ECLI:NL:RBDHA:2022:13470

Rechtbank Den Haag

Datum uitspraak
8 december 2022
Publicatiedatum
14 december 2022
Zaaknummer
AWB 21/130
Instantie
Rechtbank Den Haag
Type
Uitspraak
Rechtsgebied
Bestuursrecht; Vreemdelingenrecht
Procedures
  • Eerste aanleg - enkelvoudig
Vindplaatsen
  • Rechtspraak.nl
AI samenvatting door LexboostAutomatisch gegenereerd

Afwijzing verzoek om voorlopige voorziening in vreemdelingenzaak

In deze zaak, behandeld door de Rechtbank Den Haag, hebben verzoeksters, vertegenwoordigd door hun gemachtigde mr. W.C. Boelens, een verzoek om voorlopige voorziening ingediend tegen een besluit van de staatssecretaris van Veiligheid en Justitie. Het bestreden besluit, dat op 16 december 2020 is genomen, verklaarde het bezwaar van verzoeksters tegen een eerder primair besluit ongegrond. Verzoeksters hebben op 9 januari 2021 beroep ingesteld tegen dit bestreden besluit en vroegen de voorzieningenrechter om een voorlopige voorziening te treffen.
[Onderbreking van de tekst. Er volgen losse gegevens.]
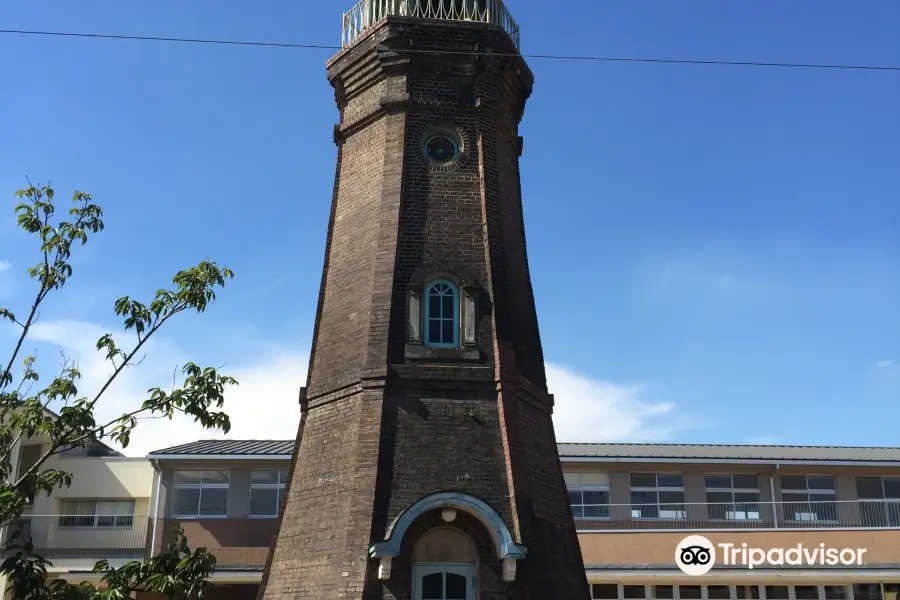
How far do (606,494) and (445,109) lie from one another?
15.4 metres

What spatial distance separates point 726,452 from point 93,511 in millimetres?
19909

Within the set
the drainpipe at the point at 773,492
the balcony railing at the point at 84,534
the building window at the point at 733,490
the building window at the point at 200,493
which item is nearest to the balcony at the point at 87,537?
the balcony railing at the point at 84,534

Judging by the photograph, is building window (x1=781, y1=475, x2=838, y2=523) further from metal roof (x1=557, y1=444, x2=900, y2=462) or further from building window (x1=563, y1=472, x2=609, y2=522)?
building window (x1=563, y1=472, x2=609, y2=522)

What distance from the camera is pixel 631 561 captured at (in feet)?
80.5

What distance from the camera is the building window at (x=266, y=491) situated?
26969 millimetres

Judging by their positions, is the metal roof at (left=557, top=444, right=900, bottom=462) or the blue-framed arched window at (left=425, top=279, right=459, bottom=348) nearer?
the blue-framed arched window at (left=425, top=279, right=459, bottom=348)

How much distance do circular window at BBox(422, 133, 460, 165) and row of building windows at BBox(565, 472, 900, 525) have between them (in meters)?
13.9

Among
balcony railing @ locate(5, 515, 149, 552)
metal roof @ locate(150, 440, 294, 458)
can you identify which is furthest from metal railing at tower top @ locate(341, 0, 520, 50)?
balcony railing @ locate(5, 515, 149, 552)

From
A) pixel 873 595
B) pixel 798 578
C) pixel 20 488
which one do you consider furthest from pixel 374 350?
pixel 873 595

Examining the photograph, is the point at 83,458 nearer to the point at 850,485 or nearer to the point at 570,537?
the point at 570,537

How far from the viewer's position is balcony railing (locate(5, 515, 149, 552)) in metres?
26.9

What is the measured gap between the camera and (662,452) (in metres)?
30.7

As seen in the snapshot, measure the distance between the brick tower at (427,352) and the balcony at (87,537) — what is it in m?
13.5

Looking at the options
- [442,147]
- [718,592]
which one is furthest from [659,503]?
[442,147]
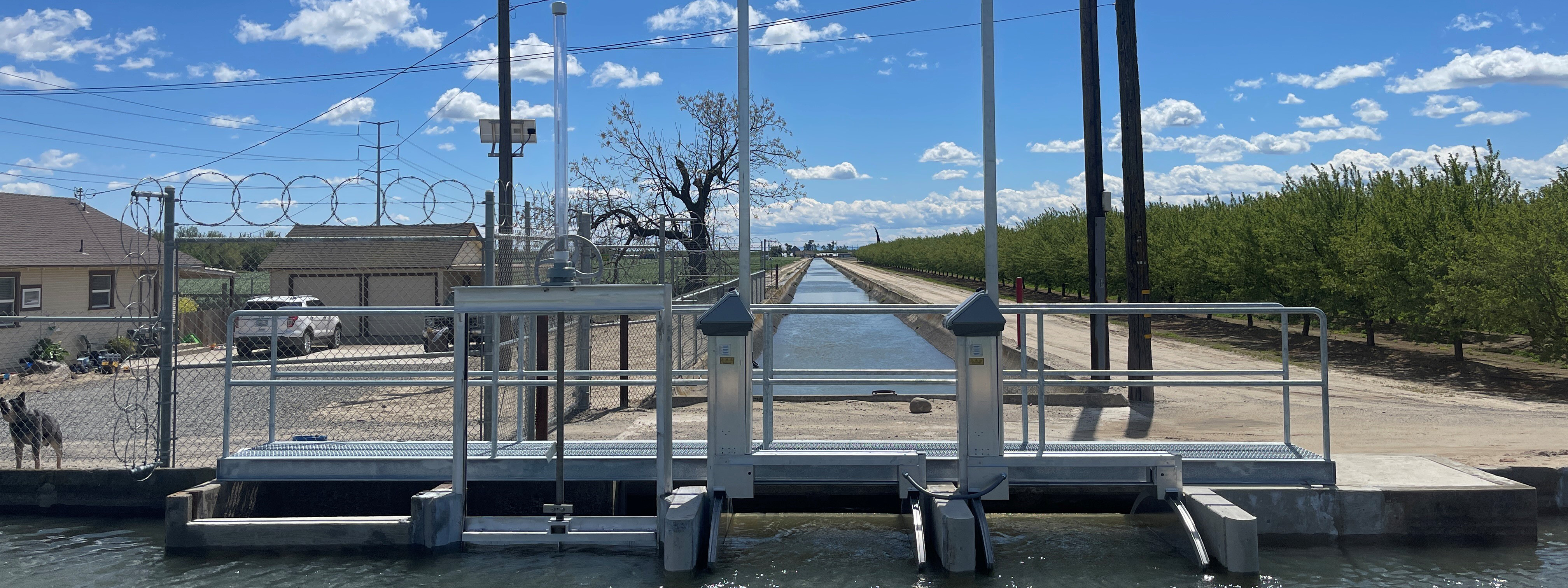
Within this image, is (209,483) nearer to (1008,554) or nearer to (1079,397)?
(1008,554)

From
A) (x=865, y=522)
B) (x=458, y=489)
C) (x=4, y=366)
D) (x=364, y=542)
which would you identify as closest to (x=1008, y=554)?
(x=865, y=522)

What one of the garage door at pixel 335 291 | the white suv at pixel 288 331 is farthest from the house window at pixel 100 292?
the white suv at pixel 288 331

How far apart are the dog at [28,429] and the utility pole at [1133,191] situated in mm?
12100

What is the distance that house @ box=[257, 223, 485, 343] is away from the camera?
69.3 ft

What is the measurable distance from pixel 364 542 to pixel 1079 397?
29.6 ft

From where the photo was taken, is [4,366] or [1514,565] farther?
[4,366]

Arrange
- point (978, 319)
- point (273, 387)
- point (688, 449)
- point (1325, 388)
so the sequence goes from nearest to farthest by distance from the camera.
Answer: point (978, 319)
point (1325, 388)
point (273, 387)
point (688, 449)

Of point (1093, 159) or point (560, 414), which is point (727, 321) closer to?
point (560, 414)

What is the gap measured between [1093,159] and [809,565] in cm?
928

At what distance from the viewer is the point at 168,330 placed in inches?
311

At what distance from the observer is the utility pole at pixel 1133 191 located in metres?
13.4

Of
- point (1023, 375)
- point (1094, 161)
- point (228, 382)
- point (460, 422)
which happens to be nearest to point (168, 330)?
point (228, 382)

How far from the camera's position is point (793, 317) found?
50844 mm

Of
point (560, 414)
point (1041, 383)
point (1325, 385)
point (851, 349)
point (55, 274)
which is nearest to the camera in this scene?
point (560, 414)
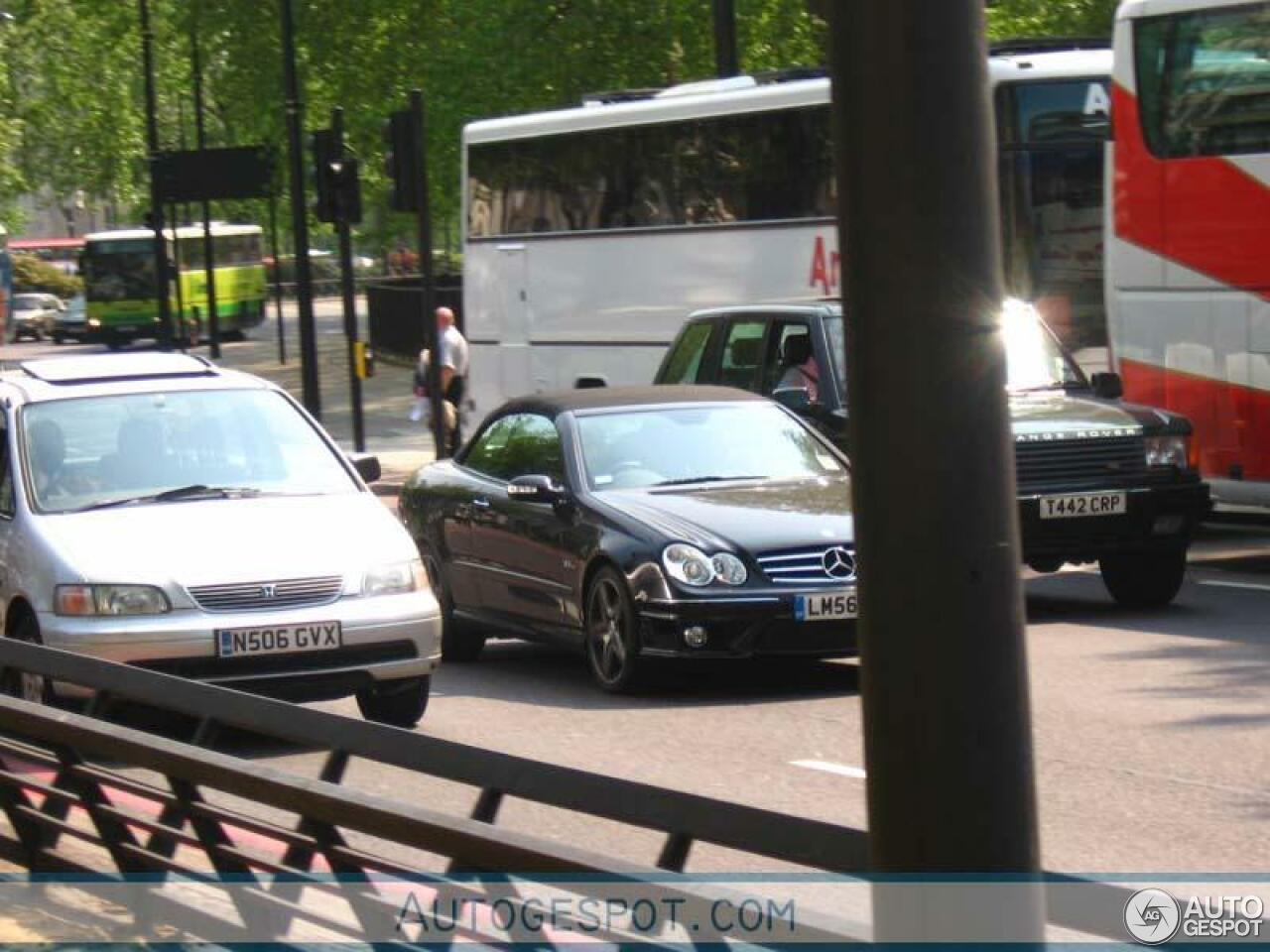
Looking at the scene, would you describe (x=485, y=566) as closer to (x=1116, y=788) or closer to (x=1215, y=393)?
(x=1116, y=788)

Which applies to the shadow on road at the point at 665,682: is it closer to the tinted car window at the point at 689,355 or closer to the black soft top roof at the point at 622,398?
the black soft top roof at the point at 622,398

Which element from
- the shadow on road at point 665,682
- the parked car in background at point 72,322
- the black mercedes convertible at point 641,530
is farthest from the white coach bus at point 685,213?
the parked car in background at point 72,322

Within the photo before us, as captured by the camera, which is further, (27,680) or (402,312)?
(402,312)

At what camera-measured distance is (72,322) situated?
78438 millimetres

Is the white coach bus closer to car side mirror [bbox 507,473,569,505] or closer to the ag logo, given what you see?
car side mirror [bbox 507,473,569,505]

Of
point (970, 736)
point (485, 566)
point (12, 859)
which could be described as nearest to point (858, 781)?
point (12, 859)

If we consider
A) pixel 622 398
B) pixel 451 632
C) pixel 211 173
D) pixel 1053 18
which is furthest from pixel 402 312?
pixel 622 398

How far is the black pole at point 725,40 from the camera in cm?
2670

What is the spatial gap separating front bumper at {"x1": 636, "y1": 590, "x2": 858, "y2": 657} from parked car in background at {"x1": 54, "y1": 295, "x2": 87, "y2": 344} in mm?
67432

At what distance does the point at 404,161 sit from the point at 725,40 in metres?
6.26

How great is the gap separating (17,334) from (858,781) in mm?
78859

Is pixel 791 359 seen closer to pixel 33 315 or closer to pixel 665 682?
pixel 665 682

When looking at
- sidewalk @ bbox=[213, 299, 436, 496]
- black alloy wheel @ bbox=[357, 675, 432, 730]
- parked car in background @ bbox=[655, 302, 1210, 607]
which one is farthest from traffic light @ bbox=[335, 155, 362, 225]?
black alloy wheel @ bbox=[357, 675, 432, 730]

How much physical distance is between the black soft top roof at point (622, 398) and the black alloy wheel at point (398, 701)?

De voorzieningenrechter, mr. K.M. de Jager, heeft op 8 december 2022 uitspraak gedaan. In zijn overwegingen verwijst hij naar een eerdere uitspraak van de rechtbank op 28 oktober 2021, waarin het beroep van verzoeksters al was behandeld. Gezien deze eerdere uitspraak, heeft de voorzieningenrechter het verzoek om voorlopige voorziening afgewezen als kennelijk ongegrond. Tevens is er geen aanleiding voor een proceskostenveroordeling.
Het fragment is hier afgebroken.